A pesca probatória é um conceito simples e auto explicável: lançar a rede ao oceano de informações que deveriam ser sigilosas e só acessadas por ordem judicial para buscar uma prova comprometedora contra um alvo específico.

Se o conceito da pesca probatória é simples, as suas consequências são complexas e atingem não apenas os alvos investigados, mas também toda a sociedade brasileira.

Afinal, se não há indício de prática criminosa, o que leva um agente da Polícia Federal, por exemplo, a solicitar de modo informal informações sigilosas? Os mais ingênuos podem acreditar que desde que ao bem comum a burla de direitos individuais é justificável.

Os mais realistas, contudo, entendem que o muro de contenção das garantias dos cidadãos só é aparentemente sólido. Uma vez que sofre uma rachadura pode desmoronar. Que nenhum agente de persecução penal pode se colocar acima da lei por gostos pessoais, inclinação política ou mera intuição.

Linha tênue

No julgamento do Tema 990, de relatório do ministro Dias Toffoli, o Supremo Tribunal Federal entendeu que é constitucional o compartilhamento dos relatórios de inteligência financeira com os órgãos de persecução penal para fins criminais, sem a obrigatoriedade de prévia autorização judicial, devendo ser resguardado o sigilo das informações em procedimentos formalmente instaurados e sujeitos a posterior controle jurisdicional.

A 3º Turma do Superior Tribunal de Justiça avançou na interpretação da tese fixada pelo STF no sentido de que a liberação de dados fiscais pela Receita a Polícia Federal pode ser realizada sem autorização judicial, desde que haja indícios de cometimento de crime. A palavra-chave na questão é: indício. Sem que haja qualquer suspeita minimamente concreta de delito, o compartilhamento de informações sigilosas sem a tutela do Judiciário é ilegal.

O relator dos recursos que possibilitaram que o STJ avançasse nessa interpretação do Tema 990, ministro Sebastião Reis Júnior, fez uma importante ponderação sobre o tema ao lembrar que no Brasil, atualmente, muitas informações sigilosas tem se tornado públicas.

O vazamento de informações fiscais de pessoas públicas para a imprensa, por exemplo, muitas vezes serve a propósitos — infinitamente menos nobres — do que o combate ao crime. Muitos desses vazamentos marcaram a história recente do país muito mais por suas implicações políticas do que pelas suas consequências penais.

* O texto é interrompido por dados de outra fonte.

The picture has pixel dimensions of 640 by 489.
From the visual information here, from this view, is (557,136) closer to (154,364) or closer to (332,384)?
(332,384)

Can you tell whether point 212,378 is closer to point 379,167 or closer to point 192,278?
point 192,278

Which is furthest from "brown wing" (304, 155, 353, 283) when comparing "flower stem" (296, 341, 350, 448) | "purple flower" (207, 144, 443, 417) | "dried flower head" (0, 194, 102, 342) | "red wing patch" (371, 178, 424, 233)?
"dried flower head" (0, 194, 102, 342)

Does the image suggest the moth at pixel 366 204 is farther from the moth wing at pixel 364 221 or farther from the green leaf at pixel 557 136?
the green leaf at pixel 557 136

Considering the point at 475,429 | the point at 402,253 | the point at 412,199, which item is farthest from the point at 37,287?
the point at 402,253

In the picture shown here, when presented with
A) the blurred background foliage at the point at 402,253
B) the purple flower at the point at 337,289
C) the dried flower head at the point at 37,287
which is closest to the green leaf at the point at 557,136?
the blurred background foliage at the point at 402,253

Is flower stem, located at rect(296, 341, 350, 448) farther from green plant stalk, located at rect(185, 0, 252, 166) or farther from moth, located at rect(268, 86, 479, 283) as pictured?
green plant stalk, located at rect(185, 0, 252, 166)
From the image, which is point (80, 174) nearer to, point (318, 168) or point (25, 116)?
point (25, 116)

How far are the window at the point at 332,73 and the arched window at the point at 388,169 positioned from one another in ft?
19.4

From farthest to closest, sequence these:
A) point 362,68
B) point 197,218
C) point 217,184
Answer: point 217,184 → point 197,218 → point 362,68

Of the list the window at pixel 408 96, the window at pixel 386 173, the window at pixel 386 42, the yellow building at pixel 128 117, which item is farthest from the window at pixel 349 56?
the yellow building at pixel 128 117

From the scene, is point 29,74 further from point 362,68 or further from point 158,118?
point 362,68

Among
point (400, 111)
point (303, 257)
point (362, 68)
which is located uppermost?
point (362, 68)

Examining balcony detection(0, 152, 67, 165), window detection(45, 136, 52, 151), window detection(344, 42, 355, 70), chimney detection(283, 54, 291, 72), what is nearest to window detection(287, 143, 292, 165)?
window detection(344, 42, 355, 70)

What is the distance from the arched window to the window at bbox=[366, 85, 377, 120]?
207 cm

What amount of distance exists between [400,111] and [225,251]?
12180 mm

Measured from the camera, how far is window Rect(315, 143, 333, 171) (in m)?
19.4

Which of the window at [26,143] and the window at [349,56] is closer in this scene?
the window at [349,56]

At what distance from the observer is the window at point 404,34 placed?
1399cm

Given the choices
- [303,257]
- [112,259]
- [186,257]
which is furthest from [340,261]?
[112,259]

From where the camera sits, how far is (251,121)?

Desnudar informações fiscais das pessoas em cadeia nacional de rádio, jornais, internet e televisão expõe esse cidadão a um outro tipo de julgamento, não balizado pela Constituição, mas sim por disputas narrativas de cunho político. Nesse terreno em que as paixões e interesses prevalecem diante do texto constitucional é onde ocorre a erosão da democracia.

Passados os anos de abusos praticados pela “lava jato”, é importante que todos os operadores do Direito sejam vigilantes e zelosos  de nossas garantias. A nobre motivação de usar os dados do Coaf para combater o crime não pode ser usada como desculpa para repetir os erros de um período ainda recente e que fez tanto mal ao país.